尚、経路変更があった時はTCビットを有効にしてBPDUを送信するため、MACアドレステーブルもクリアされます。STPと異なるのは、ルートブリッジまでTCNを送信するのではなく、フォワーディング状態に変更するインターフェースが個別にTCビットを有効にして送信する点です。MACアドレステーブルもすぐにクリアします。
障害時の切り替え
代替ポートを持つスイッチで障害を検知すると、代替ポートを即座にルートポートに変更してフォワーディング状態に切り替えます。
スイッチAとスイッチC間で障害が発生すると、スイッチCはどこからもBPDUを受信しなくなります。このため、ルートポートがダウンすると自身がルートブリッジになろうとしてBPDUを送信します。優先度が低いBPDUを受信したスイッチBは、自身の方が優先度が高いブリッジID(スイッチA)を知っている事を示すBPDUを返信し、フォワーディング状態になります。スイッチCはそのBPDUを受信してすぐにルートポートになります
このように、RSTPでは一瞬から数秒で切り替えが完了します。
尚、STPでは2秒間隔でルートブリッジから送信されるBPDUを他のスイッチが転送する事で情報が行き渡ります。このため、最大14秒はBPDUが流れて来ない想定です。その他の条件も加味して最大20秒は状態遷移しません。

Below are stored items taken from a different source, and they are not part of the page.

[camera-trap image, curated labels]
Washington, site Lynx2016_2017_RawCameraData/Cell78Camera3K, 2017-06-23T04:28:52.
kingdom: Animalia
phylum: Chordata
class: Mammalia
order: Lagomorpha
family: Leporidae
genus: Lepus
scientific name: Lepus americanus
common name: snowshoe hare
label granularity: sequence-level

RSTPでは、今保持している情報を元に、各スイッチが2秒間隔でBPDUを送信します。つまり、接続先のスイッチは2秒間隔でBPDUを受信出来ます。このため、直接障害を検知出来ない場合でも、6秒間(3回)BPDUを受信出来ないと障害が発生したと認識して状態遷移します。
802.1D互換とエッジポート
STPと接続されたインターフェースでは、最初はRSTPで利用するVersion2のBPDUを送信しますが、暫くするとSTP向けのVersion0で送受信するようになります。又、必要に応じてラーニング状態を経てフォワーディング状態になります。
高速コンバージェンスは出来ませんが、下位互換によりIEEE802.1Dで構成したSTPと同等のタイマーに基づく収束をします。
パソコン等を接続してもタイマーに基づく状態遷移をするため、フォワーディングになるまで暫くかかります。すぐにフォワーディングにするためには、インターフェースをエッジポートに設定します。エッジポートでは、インターフェースがアップするとすぐフォワーディング状態になりますが、他からBPDUを受信した時は通常の状態遷移をします。
又、新たな接続や障害が発生すると、「高速コンバージェンス」で説明したようにループを防ぐため、他のインターフェースを一時的にディスカーディング状態とする事があります。この時、エッジポートではディスカーディング状態に遷移しないため、通信が継続可能です。